=== Section Start ===

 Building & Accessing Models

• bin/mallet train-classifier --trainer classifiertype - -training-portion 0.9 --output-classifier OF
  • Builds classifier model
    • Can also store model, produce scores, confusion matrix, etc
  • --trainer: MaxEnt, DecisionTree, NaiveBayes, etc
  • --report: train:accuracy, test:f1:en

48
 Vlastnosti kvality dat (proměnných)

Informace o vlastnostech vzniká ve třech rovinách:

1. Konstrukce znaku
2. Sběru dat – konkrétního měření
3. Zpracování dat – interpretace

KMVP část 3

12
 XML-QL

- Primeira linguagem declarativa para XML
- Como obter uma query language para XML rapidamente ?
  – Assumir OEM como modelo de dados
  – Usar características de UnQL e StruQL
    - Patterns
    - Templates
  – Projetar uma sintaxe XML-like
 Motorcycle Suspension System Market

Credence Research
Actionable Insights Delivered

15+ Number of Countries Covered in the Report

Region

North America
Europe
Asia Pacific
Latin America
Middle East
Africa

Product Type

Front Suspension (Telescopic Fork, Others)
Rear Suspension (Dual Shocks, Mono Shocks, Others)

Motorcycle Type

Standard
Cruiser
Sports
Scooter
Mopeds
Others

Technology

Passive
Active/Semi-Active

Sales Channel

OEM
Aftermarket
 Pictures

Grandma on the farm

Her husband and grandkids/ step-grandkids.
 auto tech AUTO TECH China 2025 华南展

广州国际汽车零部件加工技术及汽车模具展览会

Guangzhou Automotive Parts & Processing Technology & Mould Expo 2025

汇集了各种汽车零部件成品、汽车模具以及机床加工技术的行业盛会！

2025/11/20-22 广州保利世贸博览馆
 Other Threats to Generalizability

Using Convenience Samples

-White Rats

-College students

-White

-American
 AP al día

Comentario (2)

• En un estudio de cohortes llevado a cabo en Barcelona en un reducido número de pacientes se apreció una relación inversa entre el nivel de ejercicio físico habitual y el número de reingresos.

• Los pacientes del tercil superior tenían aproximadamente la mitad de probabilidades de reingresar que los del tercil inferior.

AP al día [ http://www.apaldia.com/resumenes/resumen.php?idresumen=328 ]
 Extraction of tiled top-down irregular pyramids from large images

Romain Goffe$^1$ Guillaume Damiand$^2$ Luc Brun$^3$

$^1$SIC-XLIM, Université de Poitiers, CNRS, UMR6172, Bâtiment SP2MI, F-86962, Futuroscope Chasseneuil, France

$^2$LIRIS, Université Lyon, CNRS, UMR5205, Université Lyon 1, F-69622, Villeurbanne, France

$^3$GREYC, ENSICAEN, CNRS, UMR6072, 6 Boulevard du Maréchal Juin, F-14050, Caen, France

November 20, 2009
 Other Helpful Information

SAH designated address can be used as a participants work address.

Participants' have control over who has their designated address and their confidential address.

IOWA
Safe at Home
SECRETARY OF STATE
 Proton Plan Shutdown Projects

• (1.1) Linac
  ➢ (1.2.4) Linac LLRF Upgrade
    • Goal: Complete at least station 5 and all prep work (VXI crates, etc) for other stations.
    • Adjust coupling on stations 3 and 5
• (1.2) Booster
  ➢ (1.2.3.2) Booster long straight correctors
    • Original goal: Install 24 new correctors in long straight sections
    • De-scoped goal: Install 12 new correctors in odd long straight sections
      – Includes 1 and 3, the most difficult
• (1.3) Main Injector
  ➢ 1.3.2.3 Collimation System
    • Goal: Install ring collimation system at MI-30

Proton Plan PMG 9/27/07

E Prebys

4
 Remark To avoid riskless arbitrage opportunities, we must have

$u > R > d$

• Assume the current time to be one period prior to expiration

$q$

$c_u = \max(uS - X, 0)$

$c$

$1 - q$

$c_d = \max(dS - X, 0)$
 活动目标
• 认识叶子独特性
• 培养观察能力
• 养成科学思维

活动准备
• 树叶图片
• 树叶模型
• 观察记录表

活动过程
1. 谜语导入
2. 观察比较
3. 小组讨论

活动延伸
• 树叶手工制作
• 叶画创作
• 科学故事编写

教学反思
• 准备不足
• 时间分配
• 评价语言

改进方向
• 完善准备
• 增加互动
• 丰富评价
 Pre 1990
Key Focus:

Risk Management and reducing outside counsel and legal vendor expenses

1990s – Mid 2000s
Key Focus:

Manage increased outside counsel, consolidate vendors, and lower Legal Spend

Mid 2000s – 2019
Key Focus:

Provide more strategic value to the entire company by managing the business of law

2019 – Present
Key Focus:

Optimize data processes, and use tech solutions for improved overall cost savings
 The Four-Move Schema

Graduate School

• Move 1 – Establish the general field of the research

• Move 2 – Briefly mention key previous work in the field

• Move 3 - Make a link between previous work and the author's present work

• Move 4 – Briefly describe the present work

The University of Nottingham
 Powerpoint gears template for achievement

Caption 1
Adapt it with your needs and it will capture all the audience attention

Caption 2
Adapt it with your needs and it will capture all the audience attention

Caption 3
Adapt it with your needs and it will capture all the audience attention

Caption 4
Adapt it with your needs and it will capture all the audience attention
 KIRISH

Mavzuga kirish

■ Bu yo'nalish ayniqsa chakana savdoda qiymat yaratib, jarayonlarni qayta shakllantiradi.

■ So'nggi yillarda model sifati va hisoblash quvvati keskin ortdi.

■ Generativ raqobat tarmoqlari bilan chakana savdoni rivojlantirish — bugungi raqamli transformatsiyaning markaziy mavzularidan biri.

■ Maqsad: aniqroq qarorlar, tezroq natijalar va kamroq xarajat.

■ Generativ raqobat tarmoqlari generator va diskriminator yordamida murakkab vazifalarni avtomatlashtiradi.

=== Section End ===

Exercise goal
Write out the entries in full, exactly as given.

Answer
 Building & Accessing Models

• bin/mallet train-classifier --trainer classifiertype - -training-portion 0.9 --output-classifier OF
  • Builds classifier model
    • Can also store model, produce scores, confusion matrix, etc
  • --trainer: MaxEnt, DecisionTree, NaiveBayes, etc
  • --report: train:accuracy, test:f1:en

48
 Vlastnosti kvality dat (proměnných)

Informace o vlastnostech vzniká ve třech rovinách:

1. Konstrukce znaku
2. Sběru dat – konkrétního měření
3. Zpracování dat – interpretace

KMVP část 3

12
 XML-QL

- Primeira linguagem declarativa para XML
- Como obter uma query language para XML rapidamente ?
  – Assumir OEM como modelo de dados
  – Usar características de UnQL e StruQL
    - Patterns
    - Templates
  – Projetar uma sintaxe XML-like
 Motorcycle Suspension System Market

Credence Research
Actionable Insights Delivered

15+ Number of Countries Covered in the Report

Region

North America
Europe
Asia Pacific
Latin America
Middle East
Africa

Product Type

Front Suspension (Telescopic Fork, Others)
Rear Suspension (Dual Shocks, Mono Shocks, Others)

Motorcycle Type

Standard
Cruiser
Sports
Scooter
Mopeds
Others

Technology

Passive
Active/Semi-Active

Sales Channel

OEM
Aftermarket
 Pictures

Grandma on the farm

Her husband and grandkids/ step-grandkids.
 auto tech AUTO TECH China 2025 华南展

广州国际汽车零部件加工技术及汽车模具展览会

Guangzhou Automotive Parts & Processing Technology & Mould Expo 2025

汇集了各种汽车零部件成品、汽车模具以及机床加工技术的行业盛会！

2025/11/20-22 广州保利世贸博览馆
 Other Threats to Generalizability

Using Convenience Samples

-White Rats

-College students

-White

-American
 AP al día

Comentario (2)

• En un estudio de cohortes llevado a cabo en Barcelona en un reducido número de pacientes se apreció una relación inversa entre el nivel de ejercicio físico habitual y el número de reingresos.

• Los pacientes del tercil superior tenían aproximadamente la mitad de probabilidades de reingresar que los del tercil inferior.

AP al día [ http://www.apaldia.com/resumenes/resumen.php?idresumen=328 ]
 Extraction of tiled top-down irregular pyramids from large images

Romain Goffe$^1$ Guillaume Damiand$^2$ Luc Brun$^3$

$^1$SIC-XLIM, Université de Poitiers, CNRS, UMR6172, Bâtiment SP2MI, F-86962, Futuroscope Chasseneuil, France

$^2$LIRIS, Université Lyon, CNRS, UMR5205, Université Lyon 1, F-69622, Villeurbanne, France

$^3$GREYC, ENSICAEN, CNRS, UMR6072, 6 Boulevard du Maréchal Juin, F-14050, Caen, France

November 20, 2009
 Other Helpful Information

SAH designated address can be used as a participants work address.

Participants' have control over who has their designated address and their confidential address.

IOWA
Safe at Home
SECRETARY OF STATE
 Proton Plan Shutdown Projects

• (1.1) Linac
  ➢ (1.2.4) Linac LLRF Upgrade
    • Goal: Complete at least station 5 and all prep work (VXI crates, etc) for other stations.
    • Adjust coupling on stations 3 and 5
• (1.2) Booster
  ➢ (1.2.3.2) Booster long straight correctors
    • Original goal: Install 24 new correctors in long straight sections
    • De-scoped goal: Install 12 new correctors in odd long straight sections
      – Includes 1 and 3, the most difficult
• (1.3) Main Injector
  ➢ 1.3.2.3 Collimation System
    • Goal: Install ring collimation system at MI-30

Proton Plan PMG 9/27/07

E Prebys

4
 Remark To avoid riskless arbitrage opportunities, we must have

$u > R > d$

• Assume the current time to be one period prior to expiration

$q$

$c_u = \max(uS - X, 0)$

$c$

$1 - q$

$c_d = \max(dS - X, 0)$
 活动目标
• 认识叶子独特性
• 培养观察能力
• 养成科学思维

活动准备
• 树叶图片
• 树叶模型
• 观察记录表

活动过程
1. 谜语导入
2. 观察比较
3. 小组讨论

活动延伸
• 树叶手工制作
• 叶画创作
• 科学故事编写

教学反思
• 准备不足
• 时间分配
• 评价语言

改进方向
• 完善准备
• 增加互动
• 丰富评价
 Pre 1990
Key Focus:

Risk Management and reducing outside counsel and legal vendor expenses

1990s – Mid 2000s
Key Focus:

Manage increased outside counsel, consolidate vendors, and lower Legal Spend

Mid 2000s – 2019
Key Focus:

Provide more strategic value to the entire company by managing the business of law

2019 – Present
Key Focus:

Optimize data processes, and use tech solutions for improved overall cost savings
 The Four-Move Schema

Graduate School

• Move 1 – Establish the general field of the research

• Move 2 – Briefly mention key previous work in the field

• Move 3 - Make a link between previous work and the author's present work

• Move 4 – Briefly describe the present work

The University of Nottingham
 Powerpoint gears template for achievement

Caption 1
Adapt it with your needs and it will capture all the audience attention

Caption 2
Adapt it with your needs and it will capture all the audience attention

Caption 3
Adapt it with your needs and it will capture all the audience attention

Caption 4
Adapt it with your needs and it will capture all the audience attention
 KIRISH

Mavzuga kirish

■ Bu yo'nalish ayniqsa chakana savdoda qiymat yaratib, jarayonlarni qayta shakllantiradi.

■ So'nggi yillarda model sifati va hisoblash quvvati keskin ortdi.

■ Generativ raqobat tarmoqlari bilan chakana savdoni rivojlantirish — bugungi raqamli transformatsiyaning markaziy mavzularidan biri.

■ Maqsad: aniqroq qarorlar, tezroq natijalar va kamroq xarajat.

■ Generativ raqobat tarmoqlari generator va diskriminator yordamida murakkab vazifalarni avtomatlashtiradi.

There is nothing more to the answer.